MANUFACTURING

Levi Strauss Sees Profitable Year After Turn-Around Campaign

Levi Strauss & Co. is planning to open 100 new stores this year, mostly outside of the United States, as it concentrates on international sales and building markets in China, India and the Americas.

“Six years ago, we set out with an ambitious plan to turn business around with reliable consistent growth,” said Chip Bergh, the company’s president and chief executive officer, who was speaking during a Feb. 7 conference call about the company’s fourth-quarter results. “Despite a tough environment, we have executed a strategy for more diverse business globally.”

Revenues from Europe grew 28 percent during the fourth quarter ended Nov. 26, 2017, with strong sales in the women’s and tops business. In Asia, sales jumped 13 percent with the help of franchisee support. For the Americas—which includes Canada, the United States and Mexico—revenue growth was up 7 percent.

Overall for the fourth quarter, Levi’s had net income of $116 million compared to $96 million for the same period last year and revenues of $1.46 billion compared to $1.3 billion one year ago. For the fiscal year ending Nov. 26, 2017, net income totaled $281 million, a decline of 3 percent from the previous year’s $291 million, and revenues totaled $4.9 billion compared to $4.5 million in 2016.

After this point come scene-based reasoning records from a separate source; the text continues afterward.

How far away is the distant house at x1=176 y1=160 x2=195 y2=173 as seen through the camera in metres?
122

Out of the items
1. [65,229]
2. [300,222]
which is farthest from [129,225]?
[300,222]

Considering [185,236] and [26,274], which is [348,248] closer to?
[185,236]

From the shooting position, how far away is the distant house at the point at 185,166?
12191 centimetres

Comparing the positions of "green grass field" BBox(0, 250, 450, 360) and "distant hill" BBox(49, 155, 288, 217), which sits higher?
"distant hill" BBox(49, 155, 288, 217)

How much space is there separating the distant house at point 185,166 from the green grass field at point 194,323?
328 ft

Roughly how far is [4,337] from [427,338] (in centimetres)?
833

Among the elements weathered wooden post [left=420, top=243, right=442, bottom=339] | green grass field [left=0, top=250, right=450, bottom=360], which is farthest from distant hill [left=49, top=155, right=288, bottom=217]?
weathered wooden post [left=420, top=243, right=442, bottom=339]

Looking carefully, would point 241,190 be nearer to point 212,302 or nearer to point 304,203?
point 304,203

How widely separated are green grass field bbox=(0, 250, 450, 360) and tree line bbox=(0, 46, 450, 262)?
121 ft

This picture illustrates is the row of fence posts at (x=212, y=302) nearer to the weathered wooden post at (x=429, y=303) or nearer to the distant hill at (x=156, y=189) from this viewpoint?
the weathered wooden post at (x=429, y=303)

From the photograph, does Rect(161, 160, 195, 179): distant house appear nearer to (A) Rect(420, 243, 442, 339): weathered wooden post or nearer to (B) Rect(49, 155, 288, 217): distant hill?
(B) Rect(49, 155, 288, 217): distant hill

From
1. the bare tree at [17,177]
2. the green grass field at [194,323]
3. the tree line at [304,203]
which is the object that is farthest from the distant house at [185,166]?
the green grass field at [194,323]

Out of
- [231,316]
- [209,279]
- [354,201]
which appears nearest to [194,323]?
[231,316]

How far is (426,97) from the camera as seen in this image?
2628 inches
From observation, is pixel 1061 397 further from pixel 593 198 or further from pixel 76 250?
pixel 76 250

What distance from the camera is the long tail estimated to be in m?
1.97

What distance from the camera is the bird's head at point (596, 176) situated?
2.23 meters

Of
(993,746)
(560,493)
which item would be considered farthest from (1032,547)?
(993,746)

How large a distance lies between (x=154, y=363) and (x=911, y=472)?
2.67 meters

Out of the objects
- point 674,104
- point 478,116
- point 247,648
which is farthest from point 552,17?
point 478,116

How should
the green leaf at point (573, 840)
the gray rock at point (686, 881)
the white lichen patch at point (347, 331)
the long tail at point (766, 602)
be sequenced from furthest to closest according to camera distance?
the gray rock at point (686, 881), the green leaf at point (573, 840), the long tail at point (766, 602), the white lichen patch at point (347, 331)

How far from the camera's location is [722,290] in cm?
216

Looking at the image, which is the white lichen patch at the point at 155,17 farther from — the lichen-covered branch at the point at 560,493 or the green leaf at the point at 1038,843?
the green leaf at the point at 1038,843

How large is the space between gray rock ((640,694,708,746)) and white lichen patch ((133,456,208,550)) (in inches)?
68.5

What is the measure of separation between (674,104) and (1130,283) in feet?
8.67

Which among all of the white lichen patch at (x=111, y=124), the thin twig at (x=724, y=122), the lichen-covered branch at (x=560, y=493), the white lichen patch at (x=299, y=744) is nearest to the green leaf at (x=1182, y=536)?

The company’s e-commerce business grew 20 percent in 2017 with new websites opening in Canada, Mexico, Switzerland and Norway, Bergh said.

Levi’s has been slightly buffeted by the decrease in mall shoppers because only 5 percent of its full-price stores are located in shopping centers, said Harmit Singh, the company’s executive vice president and chief financial officer.

The company has 230 stores, with 180 of those located in outlet malls, which the company does not consider traditional malls.

Levi’s is also converting some of its franchise stores in China to company-owned stores, while it converted one of the 400 franchisee outposts in India to a company-owned store.

Singh said the company has reduced its sales to Sears, but it still makes up “a sizeable amount” of revenues.

Company executives said the current fiscal year will see a 4 percent to 6 percent growth in revenues because of the weaker U.S. dollar and improved negotiations with sourcing partners.